Django Tasks - Cronjobs vs Celery

Django Tasks - Cronjobs vs Celery

Like my previous vs post, this isn't a showdown. Instead, this post is about matching the solution to the problem. The tl;dr is that Celery is great at what it does, but it requires more infrastructure and setup than I needed to solve my problem.

The Problem to Solve

I needed to sync data from my database to Canvas, a learning management system where instructors store grades. If I had a year to do this, I would send the data directly to Canvas as it comes to my server. Unfortunately, I had a much more limited time frame to get this done, and that solution would require a lot more testing and robust error handling in cases where the data does not go through.

Before starting, I knew Celery was a common solution for task based workflows in Django, but I wanted to see what other options there were and how they stack up. I did some research and posted this to see if there was anything I missed in my research, which got some helpful responses.
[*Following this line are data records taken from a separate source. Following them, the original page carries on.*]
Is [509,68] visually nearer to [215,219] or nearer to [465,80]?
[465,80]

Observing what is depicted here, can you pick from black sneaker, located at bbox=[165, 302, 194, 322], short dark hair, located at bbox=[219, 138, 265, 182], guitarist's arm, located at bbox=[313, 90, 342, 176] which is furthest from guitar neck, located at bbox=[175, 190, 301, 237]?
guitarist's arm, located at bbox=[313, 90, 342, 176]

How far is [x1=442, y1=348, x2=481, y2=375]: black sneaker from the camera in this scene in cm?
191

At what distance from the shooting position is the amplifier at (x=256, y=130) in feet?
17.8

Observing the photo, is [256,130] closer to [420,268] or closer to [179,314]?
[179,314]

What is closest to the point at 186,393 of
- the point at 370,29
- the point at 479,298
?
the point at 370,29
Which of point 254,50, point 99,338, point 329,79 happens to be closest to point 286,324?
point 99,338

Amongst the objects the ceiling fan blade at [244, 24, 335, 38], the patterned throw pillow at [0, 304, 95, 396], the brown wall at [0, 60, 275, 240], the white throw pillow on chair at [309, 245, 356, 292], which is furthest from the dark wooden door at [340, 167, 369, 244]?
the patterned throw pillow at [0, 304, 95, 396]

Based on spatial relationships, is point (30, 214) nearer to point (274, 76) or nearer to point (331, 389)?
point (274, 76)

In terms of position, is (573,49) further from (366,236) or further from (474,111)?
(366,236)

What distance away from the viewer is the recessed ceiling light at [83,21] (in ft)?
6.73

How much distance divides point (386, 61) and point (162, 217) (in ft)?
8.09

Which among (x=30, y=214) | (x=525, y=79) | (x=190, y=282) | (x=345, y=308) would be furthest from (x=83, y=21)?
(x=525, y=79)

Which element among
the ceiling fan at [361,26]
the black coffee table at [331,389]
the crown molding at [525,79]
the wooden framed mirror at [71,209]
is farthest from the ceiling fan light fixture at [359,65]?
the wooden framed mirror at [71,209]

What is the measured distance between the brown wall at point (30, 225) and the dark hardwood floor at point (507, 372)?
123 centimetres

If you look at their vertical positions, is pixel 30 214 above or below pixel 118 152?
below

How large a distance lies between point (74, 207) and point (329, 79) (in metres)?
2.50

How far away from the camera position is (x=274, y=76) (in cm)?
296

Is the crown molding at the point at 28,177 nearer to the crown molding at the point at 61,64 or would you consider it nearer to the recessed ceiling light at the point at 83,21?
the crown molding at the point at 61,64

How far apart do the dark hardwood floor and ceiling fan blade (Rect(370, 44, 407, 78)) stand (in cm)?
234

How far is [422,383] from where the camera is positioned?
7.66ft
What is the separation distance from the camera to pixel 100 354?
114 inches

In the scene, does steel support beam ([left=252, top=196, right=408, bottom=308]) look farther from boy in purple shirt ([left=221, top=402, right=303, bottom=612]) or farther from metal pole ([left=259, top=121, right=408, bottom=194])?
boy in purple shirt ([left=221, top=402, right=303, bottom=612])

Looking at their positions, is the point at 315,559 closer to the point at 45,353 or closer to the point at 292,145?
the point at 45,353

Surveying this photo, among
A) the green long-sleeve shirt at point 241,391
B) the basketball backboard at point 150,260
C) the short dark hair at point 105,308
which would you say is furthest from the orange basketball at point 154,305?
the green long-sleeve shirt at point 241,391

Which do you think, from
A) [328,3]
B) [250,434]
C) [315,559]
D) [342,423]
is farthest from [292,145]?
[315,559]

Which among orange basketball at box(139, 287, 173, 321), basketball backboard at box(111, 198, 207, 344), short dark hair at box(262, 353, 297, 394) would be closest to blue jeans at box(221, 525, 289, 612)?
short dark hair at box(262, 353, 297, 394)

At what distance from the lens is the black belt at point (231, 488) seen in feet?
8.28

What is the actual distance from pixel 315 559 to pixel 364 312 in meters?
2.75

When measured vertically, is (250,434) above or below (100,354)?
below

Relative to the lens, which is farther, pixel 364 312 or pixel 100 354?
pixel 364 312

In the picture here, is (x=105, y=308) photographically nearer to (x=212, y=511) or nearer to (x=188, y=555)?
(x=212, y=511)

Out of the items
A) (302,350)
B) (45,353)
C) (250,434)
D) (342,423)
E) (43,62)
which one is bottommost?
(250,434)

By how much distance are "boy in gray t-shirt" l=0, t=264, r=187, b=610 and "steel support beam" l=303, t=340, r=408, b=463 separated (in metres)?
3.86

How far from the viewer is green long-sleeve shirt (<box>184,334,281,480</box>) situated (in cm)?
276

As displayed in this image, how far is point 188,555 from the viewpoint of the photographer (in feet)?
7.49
Based on those responses, I started looking into setting up cron jobs to sync the data. I decided that Celery seems to be a great product that handles a lot of complexity for tasks (long and short running), but it was more effort to set up and maintain than I needed.
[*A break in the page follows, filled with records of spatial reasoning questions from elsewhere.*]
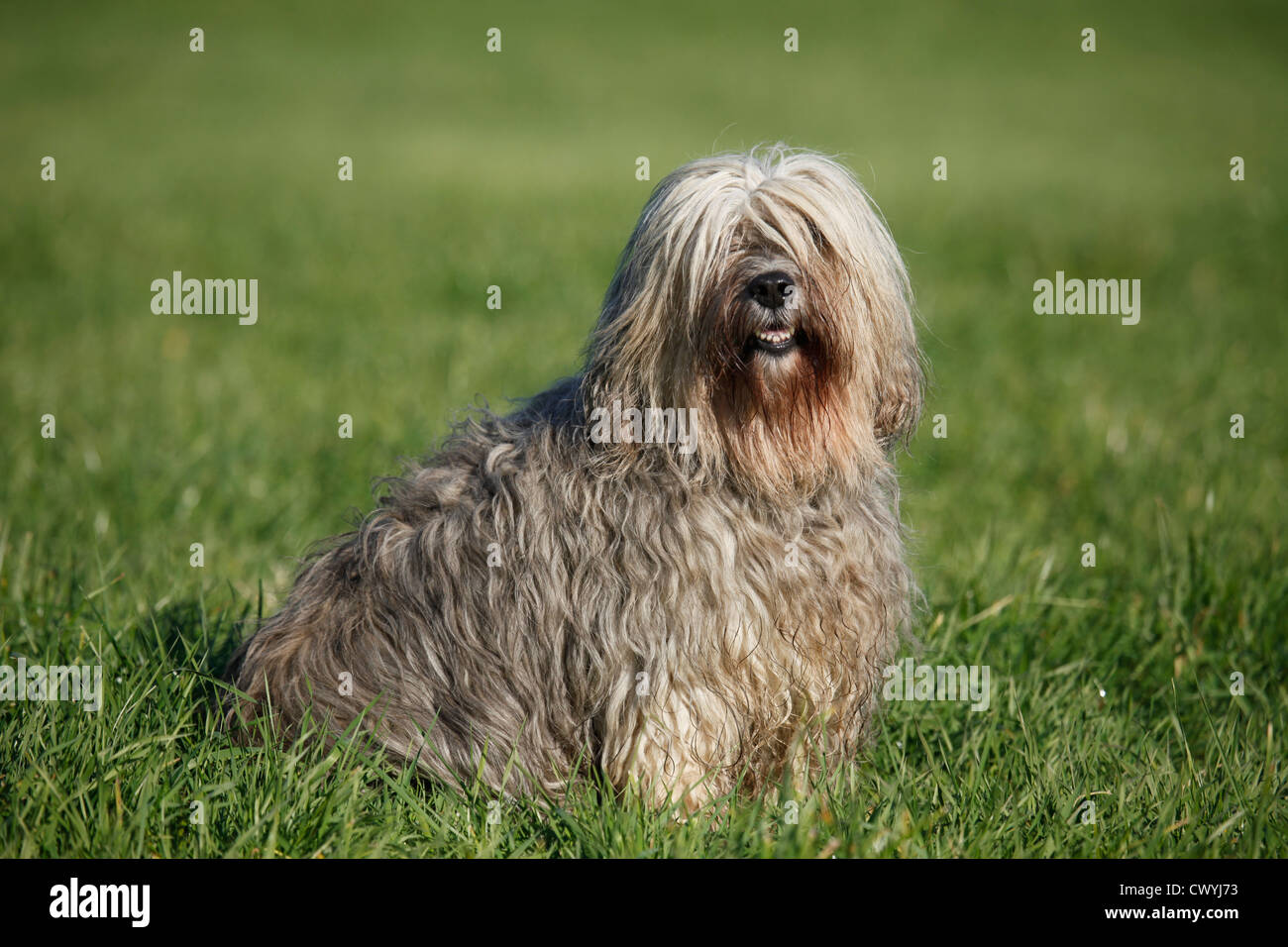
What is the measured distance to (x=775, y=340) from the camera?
377 cm

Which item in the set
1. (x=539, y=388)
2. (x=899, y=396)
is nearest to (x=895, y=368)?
(x=899, y=396)

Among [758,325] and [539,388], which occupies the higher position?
[539,388]

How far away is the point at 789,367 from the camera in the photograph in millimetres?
3807

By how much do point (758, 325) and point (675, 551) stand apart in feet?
2.50

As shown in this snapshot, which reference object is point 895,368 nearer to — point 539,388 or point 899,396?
point 899,396

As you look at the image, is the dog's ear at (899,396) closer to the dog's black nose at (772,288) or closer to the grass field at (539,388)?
the dog's black nose at (772,288)

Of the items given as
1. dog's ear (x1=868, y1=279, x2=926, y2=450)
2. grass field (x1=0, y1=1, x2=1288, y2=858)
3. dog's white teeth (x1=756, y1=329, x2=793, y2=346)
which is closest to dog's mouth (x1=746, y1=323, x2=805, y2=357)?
dog's white teeth (x1=756, y1=329, x2=793, y2=346)

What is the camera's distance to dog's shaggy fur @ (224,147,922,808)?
150 inches

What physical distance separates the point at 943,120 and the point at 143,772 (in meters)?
29.6

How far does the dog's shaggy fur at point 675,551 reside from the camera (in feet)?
12.5

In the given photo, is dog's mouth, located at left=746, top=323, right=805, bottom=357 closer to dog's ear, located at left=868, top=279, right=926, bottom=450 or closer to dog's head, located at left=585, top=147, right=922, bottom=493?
dog's head, located at left=585, top=147, right=922, bottom=493

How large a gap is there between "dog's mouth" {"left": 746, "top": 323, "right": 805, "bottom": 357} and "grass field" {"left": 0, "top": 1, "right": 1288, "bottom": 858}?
1.26m

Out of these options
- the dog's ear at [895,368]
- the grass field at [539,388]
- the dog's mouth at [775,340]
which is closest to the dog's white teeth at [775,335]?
the dog's mouth at [775,340]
Management Commands and Cron Jobs

I created management commands to nail down the code while I looked into libraries for setting up cron jobs with Django. Several were no longer supported, and I didn't find any that I felt confident in. I began looking into how to set the cron jobs up myself in the packer scripts I already had for deployments. Fortunately, it was pretty easy. I created a shell script for each cron job that activates the proper environment on the server (to get the appropriate context to connect to my database and Django application) then runs a management command. These are copied by packer onto the server instance. I referenced those scripts in which packer executes while setting up the server to set up the cron jobs. It looks like this:

(crontab -l 2>/dev/null; echo '11 * * * * /opt/website/ >> /opt/website/logs/cron_users.log 2>&1') | crontab -

Explaining cron syntax is outside the scope of this post, mostly because I don't entirely understand it. Crontab Guru was incredibly helpful in setting these up.

The only (minor) difficulty was having to split my packer script into two so that the cron jobs wouldn't be set up on my staging server.

This has worked great! Initially I had three separate cron jobs running:

  1. One to sync account names on our service with those in Canvas.
  2. One for quiz grades.
  3. One for game progress grades.

The first has since been scoped down a bit, but I still need it for a specific case. I recently combined the last two because they were happening simultaneously and sending data to the same endpoint. I hadn't realized that when I first created them.

In the future, I'd like to set up our server to send the grades directly to Canvas when they come in, but for now, this is working well.

Another alternative to these solutions is Django Q2, which Jeff Triplett has written about. It wasn't as established when I was considering what to adopt, but it's worth considering now.